Voltamos aos primórdios de nossa primeira organização como sociedade na busca de identificar a origem dos problemas referentes as desigualdades sociais e o trabalho informal na reciclagem. As cidades surgiram como uma alternativa de organização social, onde tirava o homem selvagem da floresta e o transformava em um ser civilizado. Até então algo muito promissor se não fosse a falta de planejamento. As cidades "organizadas" deram origem às classes sociais, dividindo a sociedade entre ricos e pobres. O capitalismo surge como o advento de uma nova era, a era do lucro através da mão de obra barata e do consumismo. Este consumismo, juntamente com as novas tecnologias e a era dos descartáveis, trouxe um grande problema para o planeta Terra, o acúmulo descontrolado de resíduos. Com tanta pobreza e desigualdade social uma alternativa foi usar o descartado como forma de sobrevivência.
Tentar entender, refletir e analisar a trajetória de nossa civilização e seus problemas é fundamental para uma possível busca por soluções urgentes e mais concretas. Assim segue o trabalho, como já havia ressaltado antes, buscando o entendimento do momento atual referente as desigualdades sociais e o trabalho informal.
2 O PROCESSO CIVILIZATÓRIO
Desde muito tempo a humanidade precisou dominar a natureza para sobreviver. Para entendermos um pouco a complexa situação atual do planeta Terra, principalmente a referente à produção de lixo e seus reflexos na sociedade se faz necessário retomarmos alguns acontecimentos importantes que ocorreram no decorrer do tempo e da história.
Há 10 mil anos atrás, com o desenvolvimento do pastoreio e da agricultura, os seres humanos substituíram o nomadismo pela sedentarização, dando origem aos primeiros centros urbanos. Conforme Ribeiro (1998, p. 93),
[...]com a descoberta de técnicas de irrigação e de adubagem do solo, a generalização do uso do arado e de veículos de roda, bem como de barcos a vela, diversos povos revolucionaram na sua capacidade de produção de alimentos, ocasionando o surgimento das primeiras cidades".
Com a Renascença, inaugurou-se a modernidade, caminhando opostamente ao selvagem, à ignorância e a natureza. Era preciso "domesticar" os seres humanos para não agirem como animais. Segundo Carvalho (2002, p.41) o processo civilizador deu-se com o advento das cidades.
A cidade, contraponto da natureza selvagem, então se apresentava como lócus [a palavra locus (plural loci) significa "lugar" em latim] da civilidade, o berço das boas maneiras, do gosto e da sofisticação. Sair da floresta e ir para a cidade era um ato civilizatório. As pessoas criadas na cidade eram consideradas mais educadas que aquelas que viviam nos campos. A natureza, tida então como o Outro da civilização, representava uma ameaça à ordem nascente.

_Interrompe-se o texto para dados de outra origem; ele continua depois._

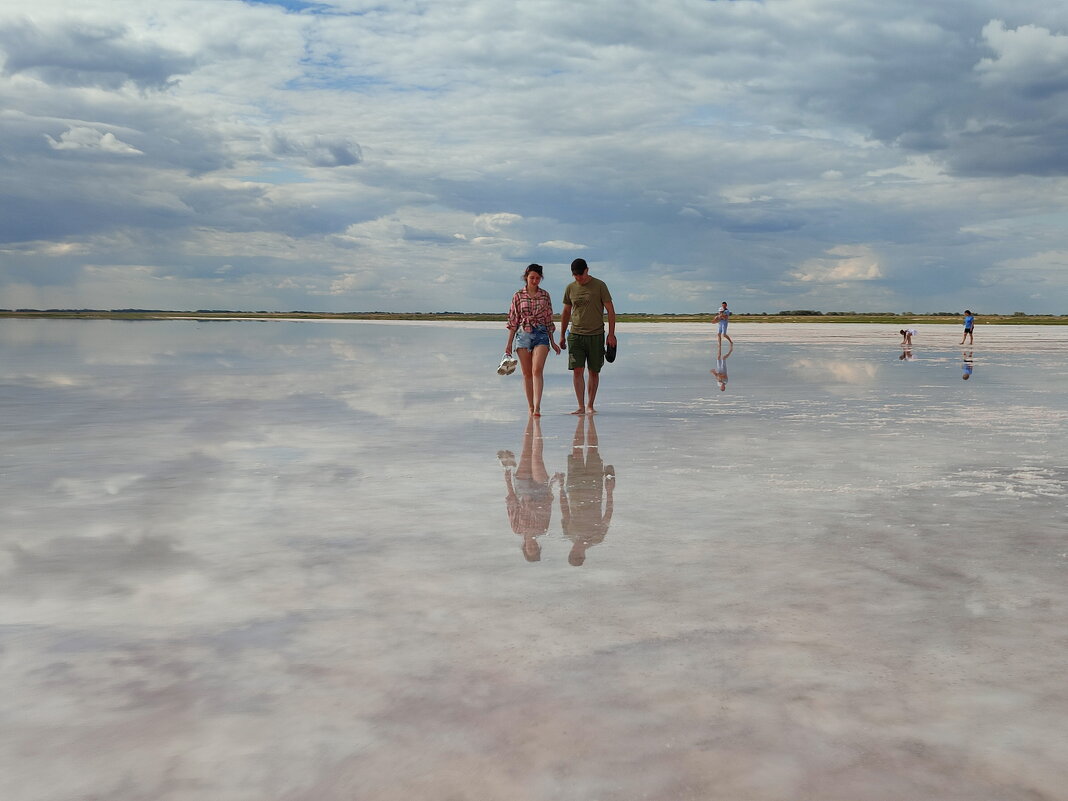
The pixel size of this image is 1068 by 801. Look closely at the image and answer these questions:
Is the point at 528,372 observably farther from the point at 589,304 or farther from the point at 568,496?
the point at 568,496

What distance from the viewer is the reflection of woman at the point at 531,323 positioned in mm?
13938

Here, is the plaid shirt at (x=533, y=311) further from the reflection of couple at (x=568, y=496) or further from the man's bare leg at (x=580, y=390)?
the reflection of couple at (x=568, y=496)

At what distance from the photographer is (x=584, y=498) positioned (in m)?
7.67

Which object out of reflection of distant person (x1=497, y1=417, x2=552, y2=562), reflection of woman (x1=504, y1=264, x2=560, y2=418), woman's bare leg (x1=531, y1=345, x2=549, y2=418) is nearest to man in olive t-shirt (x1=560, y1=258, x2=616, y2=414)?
reflection of woman (x1=504, y1=264, x2=560, y2=418)

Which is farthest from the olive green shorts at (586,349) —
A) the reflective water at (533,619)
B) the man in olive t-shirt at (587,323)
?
the reflective water at (533,619)

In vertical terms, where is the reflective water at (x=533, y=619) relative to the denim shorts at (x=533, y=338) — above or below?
below

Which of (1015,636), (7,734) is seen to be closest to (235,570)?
(7,734)

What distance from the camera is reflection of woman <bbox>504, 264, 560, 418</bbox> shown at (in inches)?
549

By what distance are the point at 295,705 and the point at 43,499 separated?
15.8 feet

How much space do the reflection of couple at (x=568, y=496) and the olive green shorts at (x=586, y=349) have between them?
3644mm

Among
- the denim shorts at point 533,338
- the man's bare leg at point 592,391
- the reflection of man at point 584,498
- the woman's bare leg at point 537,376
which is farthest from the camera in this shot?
the man's bare leg at point 592,391

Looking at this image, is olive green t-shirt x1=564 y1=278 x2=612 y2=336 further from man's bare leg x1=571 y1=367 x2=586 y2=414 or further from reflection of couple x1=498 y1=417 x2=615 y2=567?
reflection of couple x1=498 y1=417 x2=615 y2=567

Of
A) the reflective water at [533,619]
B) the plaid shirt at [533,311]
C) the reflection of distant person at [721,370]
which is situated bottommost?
the reflective water at [533,619]

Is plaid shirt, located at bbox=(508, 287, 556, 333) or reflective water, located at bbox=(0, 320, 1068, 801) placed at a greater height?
plaid shirt, located at bbox=(508, 287, 556, 333)
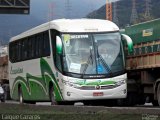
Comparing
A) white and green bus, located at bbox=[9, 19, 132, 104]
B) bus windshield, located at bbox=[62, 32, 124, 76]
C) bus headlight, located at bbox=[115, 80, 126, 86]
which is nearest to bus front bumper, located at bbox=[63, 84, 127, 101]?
white and green bus, located at bbox=[9, 19, 132, 104]

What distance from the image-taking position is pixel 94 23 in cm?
2245

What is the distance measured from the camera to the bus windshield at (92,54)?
21062 mm

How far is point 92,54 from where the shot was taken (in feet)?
69.7

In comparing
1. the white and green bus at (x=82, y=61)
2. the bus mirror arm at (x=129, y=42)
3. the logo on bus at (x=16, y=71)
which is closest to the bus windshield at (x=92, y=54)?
the white and green bus at (x=82, y=61)

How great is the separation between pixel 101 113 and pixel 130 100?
11.5m

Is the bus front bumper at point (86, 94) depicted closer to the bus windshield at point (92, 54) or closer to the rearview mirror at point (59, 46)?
the bus windshield at point (92, 54)

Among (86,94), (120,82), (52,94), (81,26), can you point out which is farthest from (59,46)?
(120,82)

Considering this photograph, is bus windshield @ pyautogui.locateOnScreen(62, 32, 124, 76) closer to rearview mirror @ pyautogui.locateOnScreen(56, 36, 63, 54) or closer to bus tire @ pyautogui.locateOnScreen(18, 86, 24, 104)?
rearview mirror @ pyautogui.locateOnScreen(56, 36, 63, 54)

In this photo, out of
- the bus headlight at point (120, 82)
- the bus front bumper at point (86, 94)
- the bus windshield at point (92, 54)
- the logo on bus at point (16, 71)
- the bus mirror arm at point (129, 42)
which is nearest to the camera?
the bus front bumper at point (86, 94)

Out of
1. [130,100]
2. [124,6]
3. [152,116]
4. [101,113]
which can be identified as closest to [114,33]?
[130,100]

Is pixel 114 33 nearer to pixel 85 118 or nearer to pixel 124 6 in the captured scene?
pixel 85 118

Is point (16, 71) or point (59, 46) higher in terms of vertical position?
point (59, 46)

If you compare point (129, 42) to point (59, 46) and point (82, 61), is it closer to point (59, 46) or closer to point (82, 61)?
point (82, 61)

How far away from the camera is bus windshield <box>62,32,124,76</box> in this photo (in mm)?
21062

O ser humano, saindo da natureza, poderia então denominar-se um ser civilizado e não mais fazendo parte dela como selvagem. Este ser civilizado passou a fazer parte de outro território, ficando "longe" da natureza. O ser humano para manter-se na cidade passou a deteriorar o meio ambiente retirando dele todos os recursos necessários para sua sobrevivência. A abundância de recursos naturais permitia a crença na infinidade dos mesmos. A concentração da população exigia a necessidade de consumo de alimentos, vestuários, remédios, etc.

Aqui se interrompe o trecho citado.